Reproduza, sem qualquer alteração, tudo o que no texto sobre as fontes hidrotermais vai desde "Nos povoamentos hidrotermais" até "relações de simbiose.".

Texto apresentado
━━━━━━━━
Nas fontes hidrotermais a temperatura da água pode exceder os 100ºC, contrastando com a temperatura das zonas abissais, que é em média 2ºC. As fontes hidrotermais são o resultado da circulação da água do mar pelas rachas e fissuras existentes na nova crosta terrestre, à medida que esta se forma nas zonas de rifte. Ao circular através destas rachas, a água do mar aquece a cerca de 350ºC, dando origem a uma complexa série de reacções químicas. O sulfato (SO4(-2)), o terceiro ião mais abundante dissolvido na água do mar, quando aquecido reage com a água formando sulfureto de hidrogénio (H2S), o qual, embora tóxico para a maioria dos animais, desempenha um papel central nos processos subsequentes, à medida que a água quente emerge das chaminés.
Nos povoamentos hidrotermais a produção primária é assegurada por bactérias quimiossintéticas, que obtêm a energia necessária para a fixação do CO2 a partir da oxidação dos sulfuretos (e em particular do H2S) presentes nos fumos emergentes. As bactérias desempenham, neste ecossistema, um papel primordial. Invertebrados como os mexilhões e outros bivalves usam-nas como fonte alimentar, enquanto outras espécies estabelecem com estas bactérias relações de simbiose.
━━━━━━━━
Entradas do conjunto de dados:
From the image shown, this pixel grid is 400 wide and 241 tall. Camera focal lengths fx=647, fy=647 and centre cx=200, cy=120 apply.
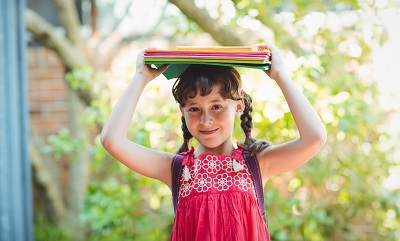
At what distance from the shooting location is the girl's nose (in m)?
1.55

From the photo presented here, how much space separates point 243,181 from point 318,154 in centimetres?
135

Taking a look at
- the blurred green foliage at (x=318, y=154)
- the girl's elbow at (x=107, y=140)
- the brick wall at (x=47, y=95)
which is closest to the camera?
the girl's elbow at (x=107, y=140)

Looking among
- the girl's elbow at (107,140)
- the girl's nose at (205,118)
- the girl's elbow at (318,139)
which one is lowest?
the girl's elbow at (318,139)

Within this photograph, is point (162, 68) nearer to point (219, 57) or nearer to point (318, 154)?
point (219, 57)

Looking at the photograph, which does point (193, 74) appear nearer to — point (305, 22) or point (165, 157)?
point (165, 157)

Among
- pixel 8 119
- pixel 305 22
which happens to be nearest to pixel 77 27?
pixel 8 119

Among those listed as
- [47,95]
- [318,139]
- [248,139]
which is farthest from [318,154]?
[47,95]

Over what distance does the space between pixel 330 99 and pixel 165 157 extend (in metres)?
1.21

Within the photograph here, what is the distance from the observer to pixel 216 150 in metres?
1.64

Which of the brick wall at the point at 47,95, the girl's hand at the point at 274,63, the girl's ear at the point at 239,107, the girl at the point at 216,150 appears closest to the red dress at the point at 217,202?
the girl at the point at 216,150

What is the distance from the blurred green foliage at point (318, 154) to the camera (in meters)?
2.72

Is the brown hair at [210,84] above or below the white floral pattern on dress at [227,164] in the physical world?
above

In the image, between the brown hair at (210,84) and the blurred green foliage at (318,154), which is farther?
the blurred green foliage at (318,154)

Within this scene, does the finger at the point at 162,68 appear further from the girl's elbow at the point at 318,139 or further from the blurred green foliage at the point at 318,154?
the blurred green foliage at the point at 318,154
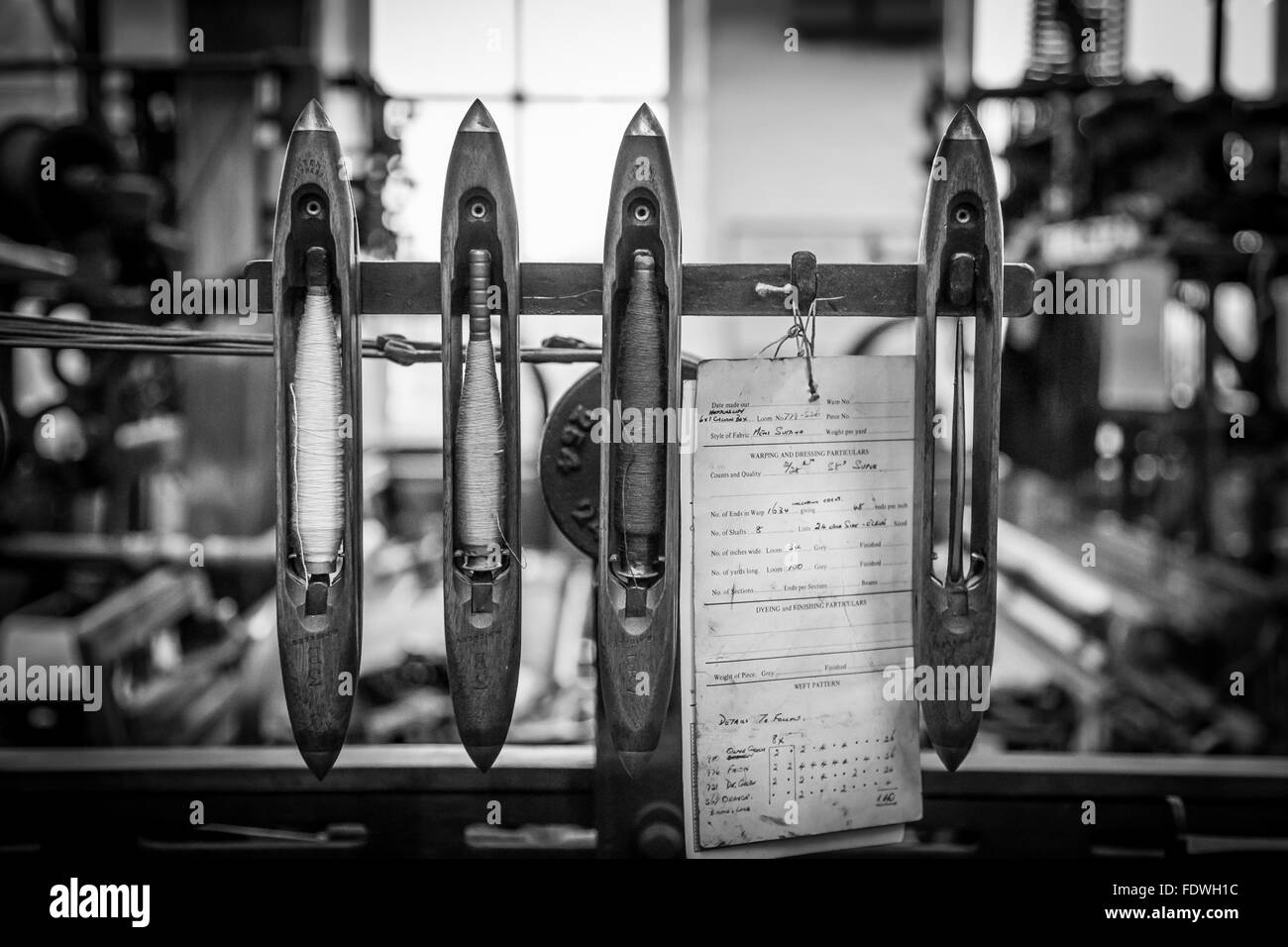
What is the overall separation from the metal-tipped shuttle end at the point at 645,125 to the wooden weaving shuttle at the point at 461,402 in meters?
0.10

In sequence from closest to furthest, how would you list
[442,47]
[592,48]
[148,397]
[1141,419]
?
1. [148,397]
2. [1141,419]
3. [442,47]
4. [592,48]

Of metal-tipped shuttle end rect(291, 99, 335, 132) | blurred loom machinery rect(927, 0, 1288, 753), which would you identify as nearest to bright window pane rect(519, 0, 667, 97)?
blurred loom machinery rect(927, 0, 1288, 753)

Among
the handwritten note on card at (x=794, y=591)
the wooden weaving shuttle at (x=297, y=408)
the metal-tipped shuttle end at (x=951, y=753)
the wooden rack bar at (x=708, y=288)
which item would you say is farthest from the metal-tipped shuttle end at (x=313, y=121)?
the metal-tipped shuttle end at (x=951, y=753)

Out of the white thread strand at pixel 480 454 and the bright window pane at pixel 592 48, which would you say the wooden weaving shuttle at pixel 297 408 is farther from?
the bright window pane at pixel 592 48

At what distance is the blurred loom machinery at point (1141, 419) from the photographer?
107 inches

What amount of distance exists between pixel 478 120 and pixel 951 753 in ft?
1.98

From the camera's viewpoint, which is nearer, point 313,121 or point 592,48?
point 313,121

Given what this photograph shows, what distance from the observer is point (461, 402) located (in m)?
0.77

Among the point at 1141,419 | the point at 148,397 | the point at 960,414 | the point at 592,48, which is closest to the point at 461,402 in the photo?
A: the point at 960,414

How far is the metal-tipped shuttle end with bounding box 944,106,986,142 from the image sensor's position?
2.61ft

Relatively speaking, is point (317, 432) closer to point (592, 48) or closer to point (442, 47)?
point (442, 47)

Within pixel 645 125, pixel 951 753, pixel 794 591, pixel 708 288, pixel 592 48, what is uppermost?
pixel 592 48
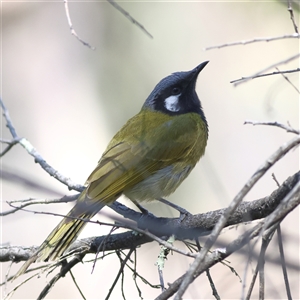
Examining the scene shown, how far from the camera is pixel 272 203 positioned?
2609 mm

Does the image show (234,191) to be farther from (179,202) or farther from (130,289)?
(130,289)

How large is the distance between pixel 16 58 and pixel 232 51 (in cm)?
293

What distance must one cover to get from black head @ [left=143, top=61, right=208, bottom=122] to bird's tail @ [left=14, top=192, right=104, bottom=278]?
1.58m

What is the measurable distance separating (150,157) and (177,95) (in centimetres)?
94

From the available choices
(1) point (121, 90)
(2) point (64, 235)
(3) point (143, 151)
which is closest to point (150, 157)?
(3) point (143, 151)

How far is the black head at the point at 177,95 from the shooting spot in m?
4.80

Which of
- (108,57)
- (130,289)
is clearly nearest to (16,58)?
(108,57)

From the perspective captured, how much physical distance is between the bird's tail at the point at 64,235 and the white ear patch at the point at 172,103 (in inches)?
61.7

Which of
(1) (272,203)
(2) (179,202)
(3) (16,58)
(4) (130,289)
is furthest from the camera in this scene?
(3) (16,58)

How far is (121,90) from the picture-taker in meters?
6.84

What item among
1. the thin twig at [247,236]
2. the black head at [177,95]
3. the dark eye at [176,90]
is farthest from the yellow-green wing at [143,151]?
the thin twig at [247,236]

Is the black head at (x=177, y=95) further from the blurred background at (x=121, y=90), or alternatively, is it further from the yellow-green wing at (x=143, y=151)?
the blurred background at (x=121, y=90)

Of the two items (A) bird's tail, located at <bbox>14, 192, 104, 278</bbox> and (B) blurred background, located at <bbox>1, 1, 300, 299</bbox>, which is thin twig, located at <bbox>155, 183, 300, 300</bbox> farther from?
(B) blurred background, located at <bbox>1, 1, 300, 299</bbox>

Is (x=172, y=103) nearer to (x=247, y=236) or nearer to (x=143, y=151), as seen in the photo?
(x=143, y=151)
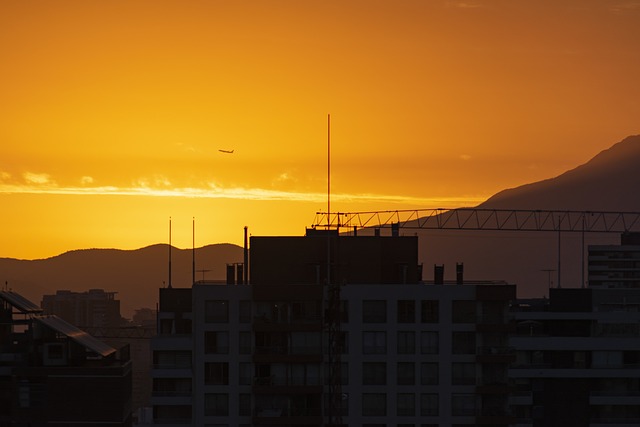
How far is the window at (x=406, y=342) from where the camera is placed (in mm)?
78812

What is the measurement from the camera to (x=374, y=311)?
78875 millimetres

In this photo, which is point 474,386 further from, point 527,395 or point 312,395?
point 527,395

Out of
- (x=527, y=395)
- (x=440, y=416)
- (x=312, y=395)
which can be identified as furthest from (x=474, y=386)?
(x=527, y=395)

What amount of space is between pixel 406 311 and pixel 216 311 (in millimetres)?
10475

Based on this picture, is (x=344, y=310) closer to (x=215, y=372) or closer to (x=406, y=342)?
(x=406, y=342)

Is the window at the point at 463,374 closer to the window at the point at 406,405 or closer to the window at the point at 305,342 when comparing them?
the window at the point at 406,405

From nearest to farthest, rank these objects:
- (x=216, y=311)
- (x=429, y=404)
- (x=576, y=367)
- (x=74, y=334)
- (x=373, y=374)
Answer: (x=429, y=404) → (x=373, y=374) → (x=216, y=311) → (x=74, y=334) → (x=576, y=367)

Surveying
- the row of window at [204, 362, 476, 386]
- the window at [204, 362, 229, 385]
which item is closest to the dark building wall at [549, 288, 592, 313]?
the row of window at [204, 362, 476, 386]

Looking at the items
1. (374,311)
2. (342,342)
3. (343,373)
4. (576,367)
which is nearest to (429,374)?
(374,311)

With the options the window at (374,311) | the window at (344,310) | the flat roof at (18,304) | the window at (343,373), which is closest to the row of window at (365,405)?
the window at (343,373)

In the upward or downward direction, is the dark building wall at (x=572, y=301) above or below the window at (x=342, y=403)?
above

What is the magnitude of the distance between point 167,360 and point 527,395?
88.9 feet

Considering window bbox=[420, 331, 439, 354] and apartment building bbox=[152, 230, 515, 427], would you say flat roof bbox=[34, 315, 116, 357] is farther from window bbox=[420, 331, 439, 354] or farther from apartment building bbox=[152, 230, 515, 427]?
window bbox=[420, 331, 439, 354]

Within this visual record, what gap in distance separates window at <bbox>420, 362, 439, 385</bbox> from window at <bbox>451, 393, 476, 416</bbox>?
54.1 inches
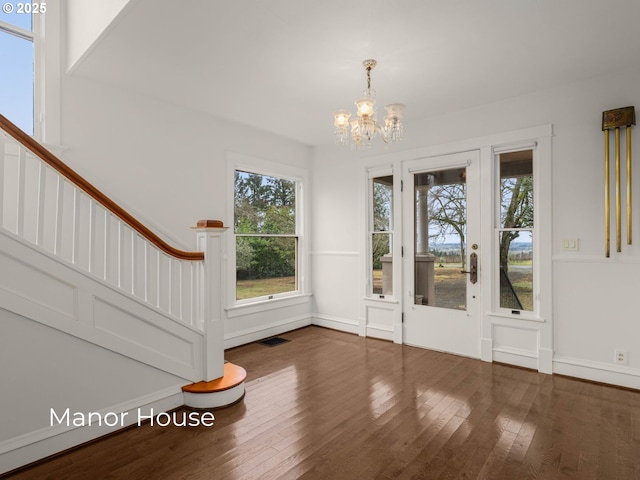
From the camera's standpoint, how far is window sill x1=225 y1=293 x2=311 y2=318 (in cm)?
437

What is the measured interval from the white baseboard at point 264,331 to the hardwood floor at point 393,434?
94 centimetres

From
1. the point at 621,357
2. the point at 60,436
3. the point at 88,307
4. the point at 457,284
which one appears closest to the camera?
the point at 60,436

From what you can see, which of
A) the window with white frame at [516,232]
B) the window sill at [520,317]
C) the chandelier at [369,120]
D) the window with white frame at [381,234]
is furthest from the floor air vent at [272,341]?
the chandelier at [369,120]

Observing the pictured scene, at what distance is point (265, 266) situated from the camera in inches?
191

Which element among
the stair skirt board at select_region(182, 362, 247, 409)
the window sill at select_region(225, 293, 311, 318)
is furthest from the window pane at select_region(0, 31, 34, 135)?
the window sill at select_region(225, 293, 311, 318)

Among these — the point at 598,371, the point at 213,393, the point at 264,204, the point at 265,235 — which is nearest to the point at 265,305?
the point at 265,235

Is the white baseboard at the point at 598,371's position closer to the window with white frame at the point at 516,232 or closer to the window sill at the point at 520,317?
the window sill at the point at 520,317

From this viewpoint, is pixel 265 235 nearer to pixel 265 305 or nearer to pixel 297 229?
pixel 297 229

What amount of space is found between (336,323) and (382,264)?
1179 mm

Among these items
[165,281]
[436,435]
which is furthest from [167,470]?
[165,281]

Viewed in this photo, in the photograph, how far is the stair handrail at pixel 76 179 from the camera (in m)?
2.00

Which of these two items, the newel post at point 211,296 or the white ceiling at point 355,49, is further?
the newel post at point 211,296

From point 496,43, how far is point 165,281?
3636 millimetres

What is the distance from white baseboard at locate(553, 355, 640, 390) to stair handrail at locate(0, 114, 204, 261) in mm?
3528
━━━━━━━━
Resposta ao exercício
Nos povoamentos hidrotermais a produção primária é assegurada por bactérias quimiossintéticas, que obtêm a energia necessária para a fixação do CO2 a partir da oxidação dos sulfuretos (e em particular do H2S) presentes nos fumos emergentes. As bactérias desempenham, neste ecossistema, um papel primordial. Invertebrados como os mexilhões e outros bivalves usam-nas como fonte alimentar, enquanto outras espécies estabelecem com estas bactérias relações de simbiose.